SOURCE EXTRACT section start

When I make a mistake or say the wrong thing and someone points it out, I quickly come to my own defense. I’m not patient at all with criticism, even when the other person is right.

This morning, I’m reading 1 Peter 2 and God tells me I have an even bigger problem. It is talking about a submissive spirit. I define that as “being free from the tyranny of always needing to have my own way” and always applied it to the verses in chapter 3 about wives married to men who do not obey God, or, in my case, the man who won’t do what I want him to do!

Chapter 2 is talking about a servant/master relationship, but the principle is universal. It says submission is not just about people who treat me well, but those who do not. I can see that it also applies to the way people talk about me and to me.

“For this is commendable, if because of conscience toward God one endures grief, suffering wrongfully. For what credit is it if, when you are beaten for your faults, you take it patiently? But when you do good and suffer, if you take it patiently, this is commendable before God. For to this you were called, because Christ also suffered for us, leaving us an example, that you should follow His steps . . . .”

In any and every situation, Jesus is my model, the example of how to behave. By knowing Him and what He did and would do, I also can know what to do. However, this passage makes me think, Hey, wait a minute!

I can imagine myself patiently enduring a true accusation. I’ve not done this much, but I can see that this is appropriate. I’m not impressed if I see someone else making excuses and defending themselves when they’ve been ‘caught in the act’ or their folly is exposed. Defending myself is pointless when I should simply admit they are right in what they say.

SOURCE EXTRACT section end
DATA SUPPLIED section start

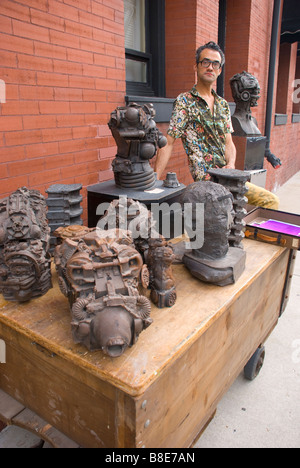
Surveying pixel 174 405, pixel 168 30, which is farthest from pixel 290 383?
pixel 168 30

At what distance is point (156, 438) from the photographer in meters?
1.20

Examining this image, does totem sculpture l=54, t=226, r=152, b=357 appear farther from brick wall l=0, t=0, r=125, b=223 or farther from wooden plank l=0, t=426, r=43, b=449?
brick wall l=0, t=0, r=125, b=223

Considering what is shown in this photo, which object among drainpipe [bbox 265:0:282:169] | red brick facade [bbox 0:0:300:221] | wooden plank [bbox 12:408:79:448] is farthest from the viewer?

DATA SUPPLIED section end

WHAT YOU NEED TO DO> Carry the devotional reflection on 1 Peter 2 forward from its last sentence. The rows have nothing to do with this.

TASK RESPONSE>
But this goes farther. It says I’m to have the same attitude of Christ and that He could ask me to also patiently endure the verbal abuse of a false accusation, not standing up and fighting for my right to be right. I think I’m a reasonably submissive person, but can’t see myself putting up with this.

Jesus did it. The passage even tells how. It says that when He was taken to the cross, He “committed no sin, nor was deceit found in His mouth . . . when He was reviled, did not revile in return; when He suffered, He did not threaten, but committed Himself to Him who judges righteously.”

Committed means to hand over. As my study Bible notes say, Jesus was handed over to Pilate; Pilate handed Him over to the Jews; but Christ handed over Himself to God and suffered in silence because He had perfect confidence in the righteous sovereignty of His Father.

This exposes me. If I trust God as much as I think I do, then when someone says I’m wrong, whether I am or not, I can relax knowing that God will defend me, take care of me, make the truth known, and do whatever else is right, according to His plan and His timing.